At this late date Ms. Williams opines: “… we will continue to negotiate with our counterparts in the Maritimes for longer term reserve sharing.” 

Not only is her response absent the character of certainty (which a modern utility should have plenty of) she offers this familiar refrain: with the PUB looking on, she wants to “strike the right balance between reliability and cost before we make additional substantial decisions on future investments (like gas turbines, commercial contracts for imports, or continued thermal generation).” She has no comment on, or even makes reference to, the grim reality that a re-tooled Holyrood will cost another $1 billion or that the PUB is already preoccupied with “mitigation” of impending unaffordable rates. 

Eight years after NL Hydro sold out its customers in pursuit of a legacy project for Danny Williams, the Hydro President assures us that they “will make decisions in a cautious and prudent manner, with great consideration for costs and impacts on customer rates.”
What do those words even mean to people who have so shoddily treated their customers?
Ms. Williams is perpetuating a view, polished by her Vice-President of Regulatory Affairs and Corporate Services when she was writing Ed Martin's press releases, that the public are easy pickings for a good line.  

Ms. Williams is new to her role. She would do well take a pause and decide if she is content to be part of the “old boys’ club” in the frame of her namesake. 

If she is both responsible and smart, she will recognize that Hydro's institutional culture has been corrupted and will want to change it.
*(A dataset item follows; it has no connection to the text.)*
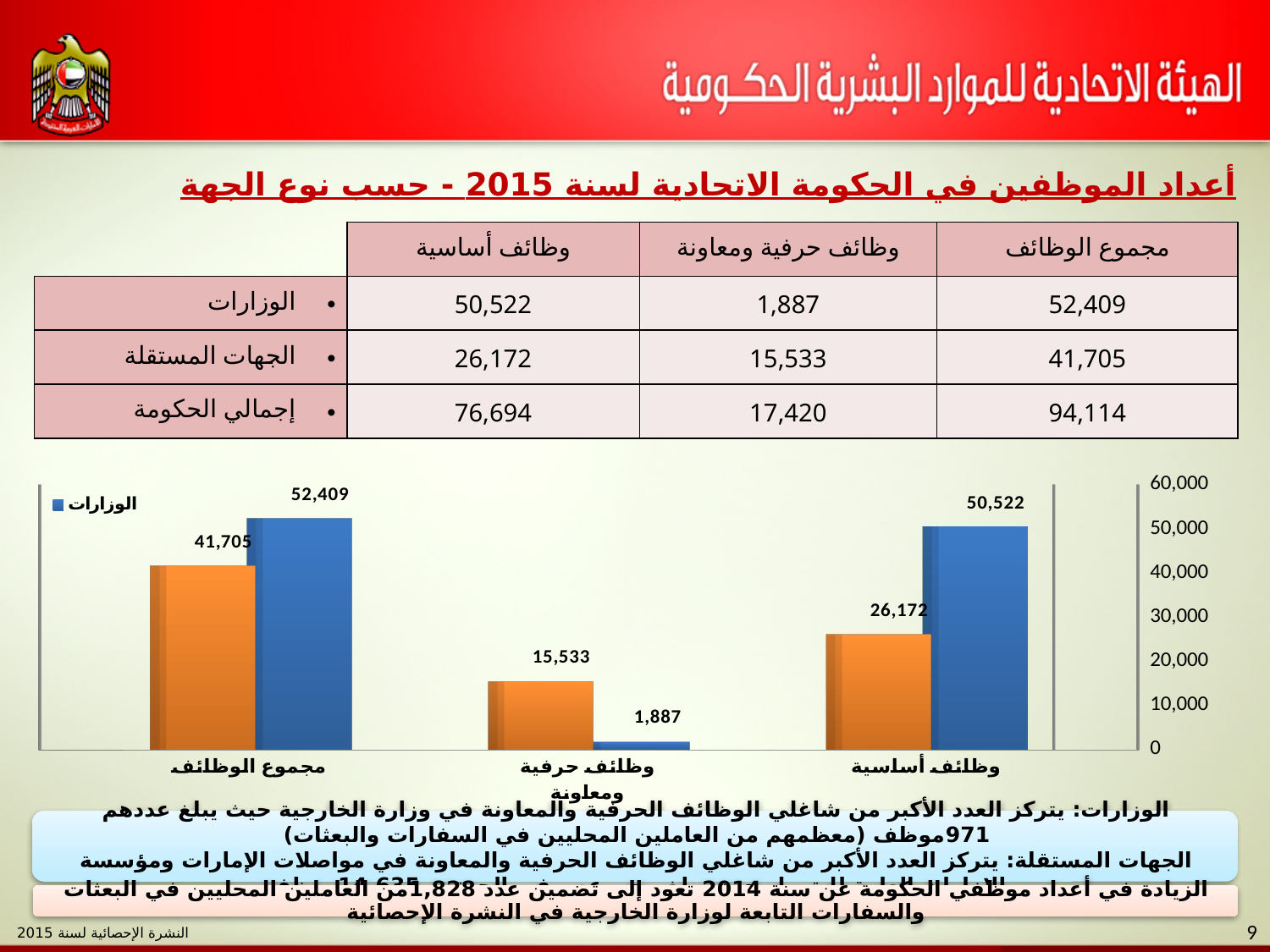
What kind of chart is shown on the slide? bar chart What is the value of the blue bar (الوزارات) for مجموع الوظائف? 52,409 Which category has the lowest blue bar (الوزارات)? وظائف حرفية ومعاونة How many categories are shown on the x axis of the chart? 3 What is the value of the orange bar for مجموع الوظائف? 41,705 What is the difference between the orange bar and the blue bar for وظائف حرفية ومعاونة? 13,646 What is the difference between the blue bar and the orange bar for مجموع الوظائف? 10,704 For وظائف أساسية, which bar is larger, the blue bar or the orange bar? the blue bar Which category has the highest blue bar (الوزارات)? مجموع الوظائف What is the value of the blue bar (الوزارات) for وظائف أساسية? 50,522 What is the value of the orange bar for وظائف حرفية ومعاونة? 15,533 What is the value of the blue bar (الوزارات) for وظائف حرفية ومعاونة? 1,887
She will represent a new generation of leadership that is values-based — beginning with honesty and integrity. She will treat transparency as an essential underpinning of her leadership and push back against those who lie and deceive.  

Perhaps her next press release will examine those values and how she will be guided by them. She could begin by assuring the public that, on her watch, they will never be duped again.

In short, Ms. Williams should try a new beginning.